Melanoma drug likely to get OK this week

By Reuters
Posted March 23 at 12:41 p.m.

Bristol-Myers Squibb may win U.S. approval as early as this week for the first drug shown to extend survival for patients with a deadly form of skin cancer.

Industry analysts say it is likely the medicine, ipilimumab, will win clearance by a Saturday deadline for patients who previously tried other melanoma treatments.

A Thomson Reuters consensus forecast of four analysts calls for ipilimumab sales to reach about $820 million in 2015.

In a company study of 676 patients, ipilimumab extended survival by an average of four months, a result seen as a major advance for a disease with limited treatment options and a string of drug failures. Patients who got the drug lived an average of 10 months, compared with just over six months if they got an experimental treatment called GP-100.

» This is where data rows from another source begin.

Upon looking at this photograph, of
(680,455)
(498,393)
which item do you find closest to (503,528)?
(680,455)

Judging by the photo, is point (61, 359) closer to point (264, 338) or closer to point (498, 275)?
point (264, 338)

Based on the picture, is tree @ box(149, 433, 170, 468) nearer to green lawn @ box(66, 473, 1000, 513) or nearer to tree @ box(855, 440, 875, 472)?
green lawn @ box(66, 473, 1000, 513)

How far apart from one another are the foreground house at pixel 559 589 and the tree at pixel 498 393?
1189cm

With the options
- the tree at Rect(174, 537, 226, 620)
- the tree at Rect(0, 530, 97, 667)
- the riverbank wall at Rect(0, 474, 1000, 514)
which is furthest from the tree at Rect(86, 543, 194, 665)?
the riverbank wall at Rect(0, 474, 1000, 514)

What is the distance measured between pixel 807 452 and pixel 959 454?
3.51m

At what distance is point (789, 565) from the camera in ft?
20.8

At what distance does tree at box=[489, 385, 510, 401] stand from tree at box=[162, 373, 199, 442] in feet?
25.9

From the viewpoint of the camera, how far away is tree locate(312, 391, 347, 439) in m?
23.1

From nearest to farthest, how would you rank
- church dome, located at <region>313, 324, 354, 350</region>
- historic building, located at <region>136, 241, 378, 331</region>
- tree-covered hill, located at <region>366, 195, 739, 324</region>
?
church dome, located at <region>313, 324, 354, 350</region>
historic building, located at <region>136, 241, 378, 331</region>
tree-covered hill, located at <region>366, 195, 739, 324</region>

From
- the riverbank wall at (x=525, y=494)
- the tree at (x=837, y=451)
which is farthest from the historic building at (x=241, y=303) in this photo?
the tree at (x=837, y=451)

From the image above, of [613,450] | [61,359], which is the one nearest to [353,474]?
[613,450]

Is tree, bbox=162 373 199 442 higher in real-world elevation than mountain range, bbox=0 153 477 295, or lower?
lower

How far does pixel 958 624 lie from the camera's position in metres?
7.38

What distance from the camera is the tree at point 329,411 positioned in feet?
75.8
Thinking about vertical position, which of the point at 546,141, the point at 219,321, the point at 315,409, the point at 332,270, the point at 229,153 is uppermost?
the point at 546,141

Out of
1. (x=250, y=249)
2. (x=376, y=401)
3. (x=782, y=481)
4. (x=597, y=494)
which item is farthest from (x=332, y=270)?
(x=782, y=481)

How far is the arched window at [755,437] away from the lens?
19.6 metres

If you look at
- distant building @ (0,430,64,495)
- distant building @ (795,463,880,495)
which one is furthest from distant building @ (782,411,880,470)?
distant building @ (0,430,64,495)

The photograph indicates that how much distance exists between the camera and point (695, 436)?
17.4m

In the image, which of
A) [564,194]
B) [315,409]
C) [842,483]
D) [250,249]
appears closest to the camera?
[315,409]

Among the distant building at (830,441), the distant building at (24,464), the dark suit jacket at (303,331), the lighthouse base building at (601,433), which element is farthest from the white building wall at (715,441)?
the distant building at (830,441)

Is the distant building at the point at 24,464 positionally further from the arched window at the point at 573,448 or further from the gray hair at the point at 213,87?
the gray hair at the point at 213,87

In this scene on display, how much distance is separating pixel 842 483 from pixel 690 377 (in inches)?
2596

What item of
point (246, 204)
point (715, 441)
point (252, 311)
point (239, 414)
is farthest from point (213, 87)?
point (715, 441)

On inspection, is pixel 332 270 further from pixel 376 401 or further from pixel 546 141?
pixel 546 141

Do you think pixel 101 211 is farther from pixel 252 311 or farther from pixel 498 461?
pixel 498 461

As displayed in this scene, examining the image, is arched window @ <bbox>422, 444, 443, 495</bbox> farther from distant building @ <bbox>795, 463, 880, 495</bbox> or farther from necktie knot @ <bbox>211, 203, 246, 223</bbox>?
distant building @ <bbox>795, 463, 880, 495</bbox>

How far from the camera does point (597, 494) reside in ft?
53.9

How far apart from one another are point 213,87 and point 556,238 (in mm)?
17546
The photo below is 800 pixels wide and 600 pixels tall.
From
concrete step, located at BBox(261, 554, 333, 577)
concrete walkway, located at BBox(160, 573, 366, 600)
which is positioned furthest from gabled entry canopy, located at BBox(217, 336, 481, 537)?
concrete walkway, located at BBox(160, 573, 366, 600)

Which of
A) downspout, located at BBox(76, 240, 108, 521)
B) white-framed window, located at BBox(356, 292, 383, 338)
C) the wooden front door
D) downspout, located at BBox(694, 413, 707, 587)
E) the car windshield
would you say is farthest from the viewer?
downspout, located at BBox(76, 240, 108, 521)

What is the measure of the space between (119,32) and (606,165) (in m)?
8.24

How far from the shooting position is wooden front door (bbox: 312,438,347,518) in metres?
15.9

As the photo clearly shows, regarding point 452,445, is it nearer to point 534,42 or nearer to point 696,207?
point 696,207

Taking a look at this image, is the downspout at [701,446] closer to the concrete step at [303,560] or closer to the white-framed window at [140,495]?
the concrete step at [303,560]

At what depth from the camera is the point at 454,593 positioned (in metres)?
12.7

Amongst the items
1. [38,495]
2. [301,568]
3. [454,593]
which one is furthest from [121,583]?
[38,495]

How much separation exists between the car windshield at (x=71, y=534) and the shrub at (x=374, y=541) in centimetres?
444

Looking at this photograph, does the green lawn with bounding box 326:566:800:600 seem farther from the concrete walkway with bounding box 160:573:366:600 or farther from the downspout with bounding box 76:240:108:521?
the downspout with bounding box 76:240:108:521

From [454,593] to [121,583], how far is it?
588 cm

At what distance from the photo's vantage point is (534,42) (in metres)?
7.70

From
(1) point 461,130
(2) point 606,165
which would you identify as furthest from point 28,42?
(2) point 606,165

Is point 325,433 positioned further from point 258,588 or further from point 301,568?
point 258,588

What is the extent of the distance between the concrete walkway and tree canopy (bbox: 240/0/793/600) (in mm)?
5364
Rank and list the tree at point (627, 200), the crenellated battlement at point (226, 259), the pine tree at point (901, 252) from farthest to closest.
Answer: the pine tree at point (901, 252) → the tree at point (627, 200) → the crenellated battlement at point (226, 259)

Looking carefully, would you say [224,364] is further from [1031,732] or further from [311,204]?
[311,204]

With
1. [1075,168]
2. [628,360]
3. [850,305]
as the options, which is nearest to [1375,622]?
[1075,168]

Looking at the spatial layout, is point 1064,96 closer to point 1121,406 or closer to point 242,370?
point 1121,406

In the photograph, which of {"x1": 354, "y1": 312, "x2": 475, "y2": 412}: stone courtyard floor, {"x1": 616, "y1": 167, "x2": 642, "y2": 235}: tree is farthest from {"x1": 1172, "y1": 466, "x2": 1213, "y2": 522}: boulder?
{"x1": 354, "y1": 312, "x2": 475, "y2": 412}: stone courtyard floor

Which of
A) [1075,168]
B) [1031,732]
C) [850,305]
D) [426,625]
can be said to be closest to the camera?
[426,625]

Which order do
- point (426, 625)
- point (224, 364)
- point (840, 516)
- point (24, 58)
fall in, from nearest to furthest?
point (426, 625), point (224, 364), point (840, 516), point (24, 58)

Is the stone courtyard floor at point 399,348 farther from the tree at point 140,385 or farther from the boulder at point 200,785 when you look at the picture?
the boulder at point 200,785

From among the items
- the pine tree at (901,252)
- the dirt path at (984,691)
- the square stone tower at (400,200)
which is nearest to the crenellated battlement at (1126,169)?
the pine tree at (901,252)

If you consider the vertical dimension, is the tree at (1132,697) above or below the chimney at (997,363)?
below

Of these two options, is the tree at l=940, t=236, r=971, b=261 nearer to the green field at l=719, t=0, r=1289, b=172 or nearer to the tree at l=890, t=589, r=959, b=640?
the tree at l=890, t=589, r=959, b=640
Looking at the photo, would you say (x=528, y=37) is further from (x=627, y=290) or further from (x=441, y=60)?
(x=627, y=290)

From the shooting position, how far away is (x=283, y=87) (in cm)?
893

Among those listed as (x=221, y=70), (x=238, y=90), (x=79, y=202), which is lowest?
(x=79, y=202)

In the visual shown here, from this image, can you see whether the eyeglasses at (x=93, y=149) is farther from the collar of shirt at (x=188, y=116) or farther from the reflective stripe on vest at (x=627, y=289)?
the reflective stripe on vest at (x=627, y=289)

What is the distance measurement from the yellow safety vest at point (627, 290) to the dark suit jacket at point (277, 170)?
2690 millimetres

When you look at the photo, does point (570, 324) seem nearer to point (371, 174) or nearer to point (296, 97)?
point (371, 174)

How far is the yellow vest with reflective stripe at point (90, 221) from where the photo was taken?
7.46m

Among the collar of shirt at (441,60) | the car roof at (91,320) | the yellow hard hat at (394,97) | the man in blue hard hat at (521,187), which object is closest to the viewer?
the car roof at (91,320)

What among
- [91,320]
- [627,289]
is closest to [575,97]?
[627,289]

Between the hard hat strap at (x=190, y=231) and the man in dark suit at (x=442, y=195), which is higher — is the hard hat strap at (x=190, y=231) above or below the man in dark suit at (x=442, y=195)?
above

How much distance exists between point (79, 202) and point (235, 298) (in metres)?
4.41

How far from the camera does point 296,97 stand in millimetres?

The Food and Drug Administration in November delayed a final decision on ipilimumab to further review data on the medicine.

The drug is forecast to become a major product for Bristol-Myers. Sanford Bernstein analyst Tim Anderson, in a research note, predicted global sales of $1.7 billion in 2015, or 10 percent of the company’s total sales and higher than the Thomson Reuters consensus.

Advanced melanoma is one of the deadliest cancers and can quickly spread from the skin to internal organs, such as the brain. Once melanoma spreads the average survival is typically six to nine months.

Ipilimumab or “ipi” is an engineered version of a human protein that targets CTLA-4, a molecule that acts like a brake on the immune system. By gumming up the brake, the drug unleashes the immune system to seek and destroy tumors.

The Bristol-Myers drug is given in a 90-minute infusion every three weeks for a total of four doses.

The treatment carries a risk for serious side effects. About 2 percent to 3 percent of patients on ipilimumab died from the treatment because of colon perforation or severe immune system complications.

The FDA will decide whether to clear ipilimumab for patients previously treated for melanoma. Bristol-Myers also announced this week the drug worked in advanced melanoma patients who had not yet tried other options.